Extracted text:
BEGIN

Thursday, February 28, 2008

Library Elf

Library Elf is an interesting service I just discovered. You set up an account, select your library from a list, and enter your card # and PIN. When your books are due, it sends you email reminders and text messages! I really need this. I have paid about $20 in library fines this year already for overdue books. With that much money I spent I could have bought a Barnes and Noble membership!

Saturday, February 23, 2008

Blog Crushes

Most of us are here because we are a little bit addicted to blog reading, blog writing, blog commenting, or all three. Like memoir, the essence of blog isn't really the quality of the writing, or the meaning of the story. It's how much you like the author. As a reader, you find a voice you like, that makes you feel good, that you want to check in with every day, maybe joke around with in the comments if you're feeling daring. And when you post your comments? You spend 30 minutes editing 30 words. OK, maybe you all don't. But that's kinda how it is for me. Sounds a lot like . . . a crush! Blog crushes - we all have them. Who are yours?

END

Raw data:
BEGIN

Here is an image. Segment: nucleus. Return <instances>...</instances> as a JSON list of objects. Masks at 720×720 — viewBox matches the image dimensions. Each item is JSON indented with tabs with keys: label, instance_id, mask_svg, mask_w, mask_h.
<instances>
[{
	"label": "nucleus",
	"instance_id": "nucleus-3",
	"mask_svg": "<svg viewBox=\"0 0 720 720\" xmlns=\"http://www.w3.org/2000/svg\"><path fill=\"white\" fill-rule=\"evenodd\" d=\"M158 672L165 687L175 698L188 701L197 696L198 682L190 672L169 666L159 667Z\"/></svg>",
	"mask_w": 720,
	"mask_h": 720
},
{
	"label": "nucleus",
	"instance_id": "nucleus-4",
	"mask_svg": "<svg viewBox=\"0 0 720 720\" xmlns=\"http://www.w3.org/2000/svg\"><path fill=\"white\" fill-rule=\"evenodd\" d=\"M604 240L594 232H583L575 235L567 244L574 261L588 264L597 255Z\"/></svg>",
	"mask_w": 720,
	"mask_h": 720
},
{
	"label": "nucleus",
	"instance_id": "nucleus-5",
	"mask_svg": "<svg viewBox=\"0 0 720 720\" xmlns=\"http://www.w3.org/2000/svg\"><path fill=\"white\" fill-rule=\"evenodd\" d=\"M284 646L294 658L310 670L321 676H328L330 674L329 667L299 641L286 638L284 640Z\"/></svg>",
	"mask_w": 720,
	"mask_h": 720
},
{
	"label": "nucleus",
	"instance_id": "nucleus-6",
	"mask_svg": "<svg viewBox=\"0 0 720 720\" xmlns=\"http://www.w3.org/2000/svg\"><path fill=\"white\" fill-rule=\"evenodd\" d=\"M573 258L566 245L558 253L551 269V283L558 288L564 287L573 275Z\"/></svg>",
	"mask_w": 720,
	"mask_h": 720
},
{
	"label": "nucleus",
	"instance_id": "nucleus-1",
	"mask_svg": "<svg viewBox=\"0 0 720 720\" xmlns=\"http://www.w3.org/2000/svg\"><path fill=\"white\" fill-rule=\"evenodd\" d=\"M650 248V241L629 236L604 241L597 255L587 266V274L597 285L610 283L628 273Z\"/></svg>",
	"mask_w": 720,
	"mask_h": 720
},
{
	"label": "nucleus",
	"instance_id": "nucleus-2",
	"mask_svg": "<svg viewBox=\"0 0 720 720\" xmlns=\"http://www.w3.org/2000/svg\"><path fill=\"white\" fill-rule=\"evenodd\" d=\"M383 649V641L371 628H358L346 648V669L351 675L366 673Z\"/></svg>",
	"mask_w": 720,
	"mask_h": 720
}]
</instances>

END

Explore the material:
1/ For each statement below, say yes or no according to the blog posts above, and quote the words that decide it. (a) Library Elf sends reminders by email and by text message. (b) The writer has paid about $50 in library fines this year. (c) The post on blog crushes says the essence of a blog is the quality of the writing.
2/ Give back the part of the blog posts that starts at "Saturday, February 23, 2008" and ends at "Who are yours?", copied word for word.

Responses for each task:
1/
(a) Yes: "When your books are due, it sends you email reminders and text messages!"
(b) No: "I have paid about $20 in library fines this year already for overdue books."
(c) No: "the essence of blog isn't really the quality of the writing, or the meaning of the story. It's how much you like the author."

2/
Saturday, February 23, 2008

Blog Crushes

Most of us are here because we are a little bit addicted to blog reading, blog writing, blog commenting, or all three. Like memoir, the essence of blog isn't really the quality of the writing, or the meaning of the story. It's how much you like the author. As a reader, you find a voice you like, that makes you feel good, that you want to check in with every day, maybe joke around with in the comments if you're feeling daring. And when you post your comments? You spend 30 minutes editing 30 words. OK, maybe you all don't. But that's kinda how it is for me. Sounds a lot like . . . a crush! Blog crushes - we all have them. Who are yours?